## Begin DATA EXCERPTS

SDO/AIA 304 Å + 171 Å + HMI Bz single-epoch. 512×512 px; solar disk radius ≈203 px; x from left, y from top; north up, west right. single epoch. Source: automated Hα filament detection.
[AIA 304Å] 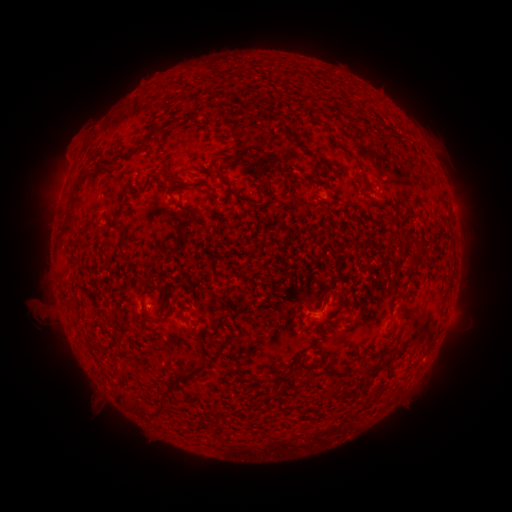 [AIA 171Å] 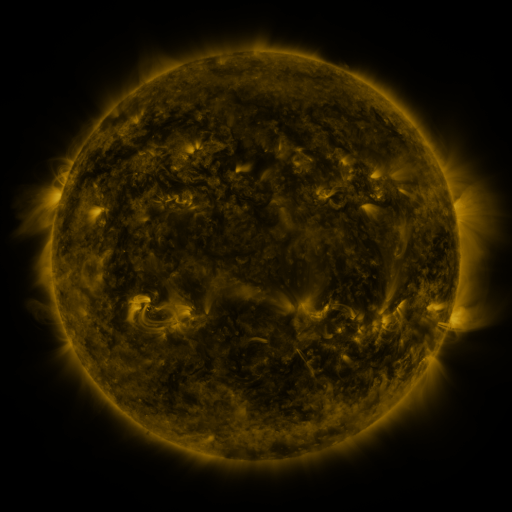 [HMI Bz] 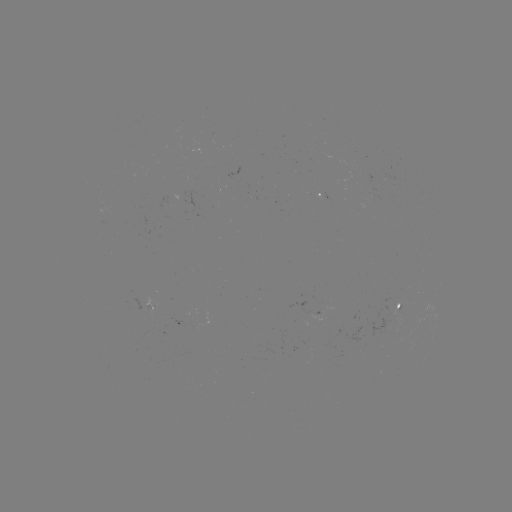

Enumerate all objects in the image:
filament: (295, 74)
filament: (283, 122)
filament: (215, 162)
filament: (109, 164)
filament: (361, 170)
filament: (171, 176)
filament: (307, 180)
filament: (207, 185)
filament: (74, 192)
filament: (233, 193)
filament: (298, 199)
filament: (71, 223)
filament: (422, 257)
filament: (144, 295)
filament: (189, 331)
filament: (231, 337)
filament: (373, 370)
filament: (180, 377)
filament: (279, 378)
filament: (332, 393)
filament: (287, 406)
filament: (140, 408)
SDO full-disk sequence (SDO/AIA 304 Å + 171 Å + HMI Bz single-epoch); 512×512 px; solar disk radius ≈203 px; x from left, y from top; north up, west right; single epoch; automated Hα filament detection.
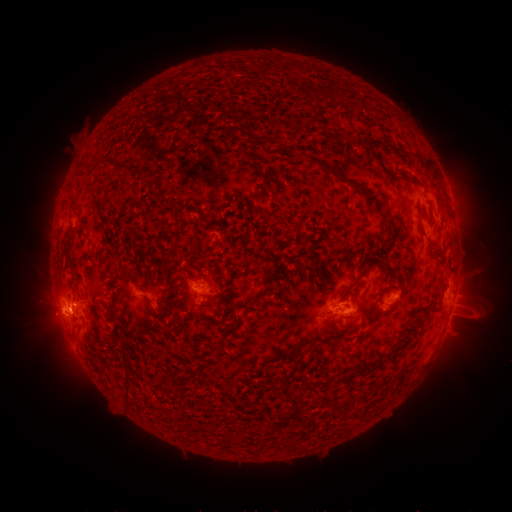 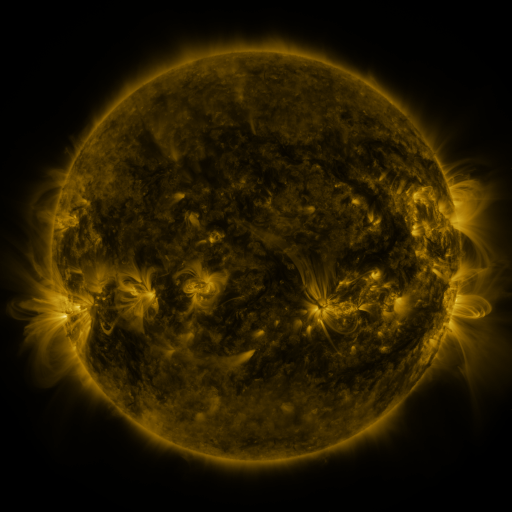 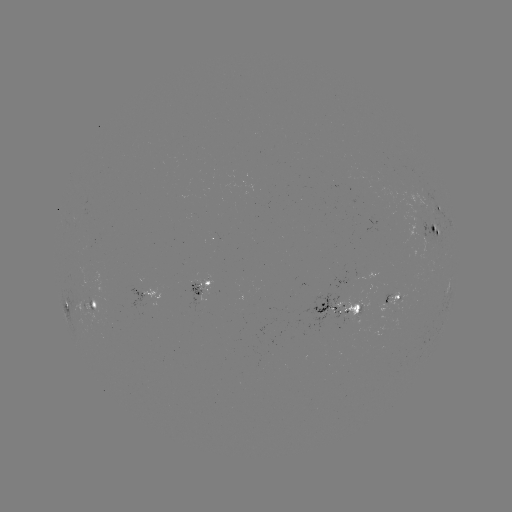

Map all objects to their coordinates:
filament: [237, 147, 253, 160]
filament: [303, 153, 322, 164]
filament: [413, 153, 424, 160]
filament: [111, 158, 123, 167]
filament: [323, 163, 338, 176]
filament: [355, 184, 367, 195]
filament: [381, 223, 393, 250]
filament: [430, 224, 437, 235]
filament: [418, 225, 427, 239]
filament: [339, 272, 365, 297]
filament: [110, 292, 122, 304]
filament: [207, 294, 216, 305]
filament: [241, 304, 250, 316]
filament: [148, 309, 165, 320]
filament: [111, 310, 117, 320]
filament: [286, 347, 297, 358]
filament: [120, 350, 126, 361]
filament: [345, 372, 357, 379]
filament: [123, 399, 134, 406]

## End DATA EXCERPTS

● DO THIS:
Output the lines of the records above as a numbered list, beginning at the line that contains "SDO full-disk sequence" and continuing through the end of the records, with blank lines omitted. Leave the pictures out of the answer.

● FINAL ANSWER:
1. SDO full-disk sequence (SDO/AIA 304 Å + 171 Å + HMI Bz single-epoch); 512×512 px; solar disk radius ≈203 px; x from left, y from top; north up, west right; single epoch; automated Hα filament detection.
2. Map all objects to their coordinates:
3. filament: [237, 147, 253, 160]
4. filament: [303, 153, 322, 164]
5. filament: [413, 153, 424, 160]
6. filament: [111, 158, 123, 167]
7. filament: [323, 163, 338, 176]
8. filament: [355, 184, 367, 195]
9. filament: [381, 223, 393, 250]
10. filament: [430, 224, 437, 235]
11. filament: [418, 225, 427, 239]
12. filament: [339, 272, 365, 297]
13. filament: [110, 292, 122, 304]
14. filament: [207, 294, 216, 305]
15. filament: [241, 304, 250, 316]
16. filament: [148, 309, 165, 320]
17. filament: [111, 310, 117, 320]
18. filament: [286, 347, 297, 358]
19. filament: [120, 350, 126, 361]
20. filament: [345, 372, 357, 379]
21. filament: [123, 399, 134, 406]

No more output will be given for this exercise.